O espelho fardado não sai da retina. Mas afinal não é um espelho só. É uma sequência de espelhos, por onde se subtraem múltiplos labirintos de onde as pessoas não conseguem escapar. São reféns de uma camada de labirinto e sabem que não podem comunicar entre labirintos. Não conseguem ver se não o espelho a que pertence o seu labirinto. Têm medo. Todas as pessoas têm medo, num tempo e num modo que é diferente entre as pessoas. Às vezes, ergue-se um muro pútrido que cimenta um medo transversal – o medo a que ninguém parece conseguir furtar-se. E o medo dá alvíssaras a um medo que o supera, e assim sucessivamente.
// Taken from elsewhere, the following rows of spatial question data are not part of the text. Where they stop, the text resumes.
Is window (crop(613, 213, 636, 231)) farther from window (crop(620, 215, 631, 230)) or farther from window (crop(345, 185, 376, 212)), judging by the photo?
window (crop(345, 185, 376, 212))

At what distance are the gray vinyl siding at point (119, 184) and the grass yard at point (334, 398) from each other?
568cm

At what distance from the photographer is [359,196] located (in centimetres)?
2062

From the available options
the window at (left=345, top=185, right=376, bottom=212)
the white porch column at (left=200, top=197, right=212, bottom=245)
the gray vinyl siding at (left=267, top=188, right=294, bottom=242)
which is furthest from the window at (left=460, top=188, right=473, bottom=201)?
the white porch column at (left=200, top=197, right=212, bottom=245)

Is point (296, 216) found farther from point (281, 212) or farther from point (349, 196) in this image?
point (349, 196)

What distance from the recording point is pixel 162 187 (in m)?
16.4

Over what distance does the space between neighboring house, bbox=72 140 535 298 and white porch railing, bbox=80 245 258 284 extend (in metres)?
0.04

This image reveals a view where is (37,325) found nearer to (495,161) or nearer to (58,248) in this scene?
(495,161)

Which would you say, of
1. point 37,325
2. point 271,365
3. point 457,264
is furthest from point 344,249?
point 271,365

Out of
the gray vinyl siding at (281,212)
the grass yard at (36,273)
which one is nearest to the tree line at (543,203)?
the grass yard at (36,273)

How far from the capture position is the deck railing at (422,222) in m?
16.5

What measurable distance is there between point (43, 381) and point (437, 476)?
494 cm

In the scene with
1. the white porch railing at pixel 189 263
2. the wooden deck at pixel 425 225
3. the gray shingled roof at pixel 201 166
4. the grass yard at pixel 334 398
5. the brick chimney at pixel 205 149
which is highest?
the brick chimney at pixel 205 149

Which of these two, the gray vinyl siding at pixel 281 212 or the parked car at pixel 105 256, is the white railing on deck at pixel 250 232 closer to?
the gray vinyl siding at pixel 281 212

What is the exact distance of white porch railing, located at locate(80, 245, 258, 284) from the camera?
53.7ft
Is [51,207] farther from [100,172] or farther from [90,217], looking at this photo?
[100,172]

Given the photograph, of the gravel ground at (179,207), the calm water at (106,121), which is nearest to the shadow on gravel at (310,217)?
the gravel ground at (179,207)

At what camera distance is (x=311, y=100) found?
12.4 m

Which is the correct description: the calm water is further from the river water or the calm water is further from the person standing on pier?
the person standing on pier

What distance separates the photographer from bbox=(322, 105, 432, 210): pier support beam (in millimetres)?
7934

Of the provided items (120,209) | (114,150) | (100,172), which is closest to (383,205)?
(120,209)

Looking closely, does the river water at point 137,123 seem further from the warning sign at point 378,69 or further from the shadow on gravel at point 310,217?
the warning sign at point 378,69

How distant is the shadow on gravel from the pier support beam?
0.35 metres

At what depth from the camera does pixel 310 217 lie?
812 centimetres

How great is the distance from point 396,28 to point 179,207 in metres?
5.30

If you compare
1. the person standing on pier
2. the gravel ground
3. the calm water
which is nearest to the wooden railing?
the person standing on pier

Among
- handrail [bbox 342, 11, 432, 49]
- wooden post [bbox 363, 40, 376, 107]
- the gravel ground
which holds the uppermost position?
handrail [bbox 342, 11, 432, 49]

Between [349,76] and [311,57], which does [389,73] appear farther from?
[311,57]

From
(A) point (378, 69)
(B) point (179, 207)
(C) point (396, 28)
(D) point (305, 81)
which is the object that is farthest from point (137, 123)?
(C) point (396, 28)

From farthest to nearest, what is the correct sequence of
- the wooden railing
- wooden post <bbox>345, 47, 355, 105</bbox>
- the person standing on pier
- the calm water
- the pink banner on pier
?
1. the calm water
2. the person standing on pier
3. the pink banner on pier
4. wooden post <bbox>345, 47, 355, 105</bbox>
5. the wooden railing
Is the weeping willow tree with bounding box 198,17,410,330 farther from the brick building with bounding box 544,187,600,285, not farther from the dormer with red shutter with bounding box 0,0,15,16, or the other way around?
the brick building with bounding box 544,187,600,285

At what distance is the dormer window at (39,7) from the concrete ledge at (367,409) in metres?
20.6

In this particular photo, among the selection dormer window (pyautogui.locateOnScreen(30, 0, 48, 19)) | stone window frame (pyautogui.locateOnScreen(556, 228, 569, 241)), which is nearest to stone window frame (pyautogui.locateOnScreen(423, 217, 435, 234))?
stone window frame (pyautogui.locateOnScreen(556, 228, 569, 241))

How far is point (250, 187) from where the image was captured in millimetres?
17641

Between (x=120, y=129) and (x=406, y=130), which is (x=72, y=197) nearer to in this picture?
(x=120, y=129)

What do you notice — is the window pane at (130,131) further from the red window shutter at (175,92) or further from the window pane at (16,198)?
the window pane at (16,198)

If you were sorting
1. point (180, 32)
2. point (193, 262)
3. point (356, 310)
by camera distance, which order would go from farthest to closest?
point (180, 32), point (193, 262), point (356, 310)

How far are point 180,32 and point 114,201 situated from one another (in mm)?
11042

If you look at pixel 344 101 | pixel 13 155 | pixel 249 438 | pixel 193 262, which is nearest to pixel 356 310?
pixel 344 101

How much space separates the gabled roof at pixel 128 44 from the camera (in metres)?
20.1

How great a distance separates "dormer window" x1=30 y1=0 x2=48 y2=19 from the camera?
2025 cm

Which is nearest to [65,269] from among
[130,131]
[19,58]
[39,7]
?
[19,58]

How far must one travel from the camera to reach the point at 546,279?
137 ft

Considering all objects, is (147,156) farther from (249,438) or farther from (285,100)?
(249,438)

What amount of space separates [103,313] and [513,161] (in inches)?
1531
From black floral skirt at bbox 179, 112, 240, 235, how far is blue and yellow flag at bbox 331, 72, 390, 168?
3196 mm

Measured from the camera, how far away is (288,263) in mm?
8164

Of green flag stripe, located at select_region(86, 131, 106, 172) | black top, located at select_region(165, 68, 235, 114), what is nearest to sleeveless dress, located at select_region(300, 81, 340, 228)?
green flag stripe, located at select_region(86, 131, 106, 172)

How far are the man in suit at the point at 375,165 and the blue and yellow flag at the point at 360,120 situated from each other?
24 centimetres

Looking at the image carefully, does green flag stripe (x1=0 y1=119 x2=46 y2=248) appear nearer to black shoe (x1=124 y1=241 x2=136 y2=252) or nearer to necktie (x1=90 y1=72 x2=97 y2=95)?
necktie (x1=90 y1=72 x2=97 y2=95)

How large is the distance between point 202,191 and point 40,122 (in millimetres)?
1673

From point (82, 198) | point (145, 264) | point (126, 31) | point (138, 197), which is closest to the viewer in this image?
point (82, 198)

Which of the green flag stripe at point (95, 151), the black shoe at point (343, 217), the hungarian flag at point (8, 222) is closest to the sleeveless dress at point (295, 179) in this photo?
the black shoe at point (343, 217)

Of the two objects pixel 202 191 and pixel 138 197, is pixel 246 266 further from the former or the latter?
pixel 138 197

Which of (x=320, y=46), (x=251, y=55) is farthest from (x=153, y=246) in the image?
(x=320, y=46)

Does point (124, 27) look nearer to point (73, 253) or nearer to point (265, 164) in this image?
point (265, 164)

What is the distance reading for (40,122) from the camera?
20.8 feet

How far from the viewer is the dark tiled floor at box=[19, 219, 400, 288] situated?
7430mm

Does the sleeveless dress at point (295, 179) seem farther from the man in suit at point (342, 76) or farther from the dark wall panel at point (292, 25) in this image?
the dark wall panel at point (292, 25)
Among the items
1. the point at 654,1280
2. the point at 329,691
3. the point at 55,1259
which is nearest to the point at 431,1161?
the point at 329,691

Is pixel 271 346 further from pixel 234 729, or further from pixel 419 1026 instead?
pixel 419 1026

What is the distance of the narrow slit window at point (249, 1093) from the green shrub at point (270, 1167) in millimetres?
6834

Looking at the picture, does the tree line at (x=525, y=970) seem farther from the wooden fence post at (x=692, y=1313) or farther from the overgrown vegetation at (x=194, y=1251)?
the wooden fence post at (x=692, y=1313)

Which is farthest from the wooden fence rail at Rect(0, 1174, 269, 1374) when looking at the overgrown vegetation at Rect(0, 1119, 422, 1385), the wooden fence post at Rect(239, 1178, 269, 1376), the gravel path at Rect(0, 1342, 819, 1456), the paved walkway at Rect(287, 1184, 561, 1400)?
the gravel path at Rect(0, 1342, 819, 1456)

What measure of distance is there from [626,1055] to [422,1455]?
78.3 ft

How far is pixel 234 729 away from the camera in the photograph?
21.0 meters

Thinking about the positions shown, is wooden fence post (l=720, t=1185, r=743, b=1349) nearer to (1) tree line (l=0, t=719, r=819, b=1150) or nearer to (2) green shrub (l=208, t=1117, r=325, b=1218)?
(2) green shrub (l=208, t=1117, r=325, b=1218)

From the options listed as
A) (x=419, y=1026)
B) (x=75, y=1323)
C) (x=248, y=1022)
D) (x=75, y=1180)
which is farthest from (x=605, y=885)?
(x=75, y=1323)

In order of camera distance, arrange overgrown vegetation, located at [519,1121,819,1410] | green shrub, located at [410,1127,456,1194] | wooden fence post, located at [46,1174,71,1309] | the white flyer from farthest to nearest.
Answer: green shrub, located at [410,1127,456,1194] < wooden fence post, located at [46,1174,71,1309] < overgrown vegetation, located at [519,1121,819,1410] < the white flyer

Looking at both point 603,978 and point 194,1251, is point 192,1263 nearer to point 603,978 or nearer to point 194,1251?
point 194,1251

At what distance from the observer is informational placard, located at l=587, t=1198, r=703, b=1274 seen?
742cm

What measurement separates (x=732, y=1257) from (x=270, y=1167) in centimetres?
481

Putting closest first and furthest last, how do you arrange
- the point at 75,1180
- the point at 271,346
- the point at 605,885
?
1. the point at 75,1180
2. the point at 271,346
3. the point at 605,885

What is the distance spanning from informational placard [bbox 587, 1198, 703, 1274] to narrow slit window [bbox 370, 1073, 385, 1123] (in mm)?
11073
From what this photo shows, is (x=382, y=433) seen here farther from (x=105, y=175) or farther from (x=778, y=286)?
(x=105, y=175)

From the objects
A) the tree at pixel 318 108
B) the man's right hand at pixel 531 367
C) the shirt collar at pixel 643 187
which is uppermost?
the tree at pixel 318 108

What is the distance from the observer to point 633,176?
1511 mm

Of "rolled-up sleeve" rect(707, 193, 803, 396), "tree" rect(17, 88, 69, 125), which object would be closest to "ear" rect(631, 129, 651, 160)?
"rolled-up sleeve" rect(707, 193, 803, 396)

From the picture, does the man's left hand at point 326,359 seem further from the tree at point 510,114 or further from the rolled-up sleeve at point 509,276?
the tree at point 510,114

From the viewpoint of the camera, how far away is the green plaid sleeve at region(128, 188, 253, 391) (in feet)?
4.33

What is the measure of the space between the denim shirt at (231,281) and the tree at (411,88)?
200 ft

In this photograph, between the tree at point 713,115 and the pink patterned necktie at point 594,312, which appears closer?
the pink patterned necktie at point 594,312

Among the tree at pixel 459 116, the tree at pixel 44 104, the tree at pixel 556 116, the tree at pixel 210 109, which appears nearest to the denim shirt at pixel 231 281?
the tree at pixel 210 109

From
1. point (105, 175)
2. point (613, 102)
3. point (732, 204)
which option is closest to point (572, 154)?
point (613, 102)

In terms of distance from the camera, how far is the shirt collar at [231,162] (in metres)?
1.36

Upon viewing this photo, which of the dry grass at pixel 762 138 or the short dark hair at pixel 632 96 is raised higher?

Não são rudimentares os pensares que se estruturam nos muros do medo. Podia-se dizer que a pele – a pele coletiva da espécie, sem exceções – é amurada pelo silêncio do medo. Diz-se, pressentindo a agonia: antes se traduzisse o tear do medo em palavras dele representativas. Antes houvesse a aliteração não mundana dos medos, com a consciência entronizada no tamanho de que os medos se medem. O silêncio sepulcral que se abate perpetua os medos que são transversais. Cobrem os olhares com uma cortina baça, densa, inexpugnável. Arroteia-se o medo irreparável.
Uma reinvenção semântica ajuda a reparar a instalação do medo. Isole-se o medo e que as pessoas interiorizem que o medo maior é ter medo desse medo. Ele acabará esvaziado no umbral onde fermentam os rudimentos de um olhar diferente, desprendido de peias, não açambarcado pelos esgares contaminados pelo ar de desgraça perene, quase apocalítica, que leva vencimento. Ter medo desse medo para que não sejamos meãos à mercê dos algozes que não titubeiam em arpoar um cataclismo à aurora de cada dia.
Não podemos ficar reféns de uma visceral inquietação que nos condena às décadas do medo. Porque o tempo não acaba de véspera nem se ordena, em sua finitude, com tão pouco prazo de antecedência. O medo do medo há de superar as décadas do medo.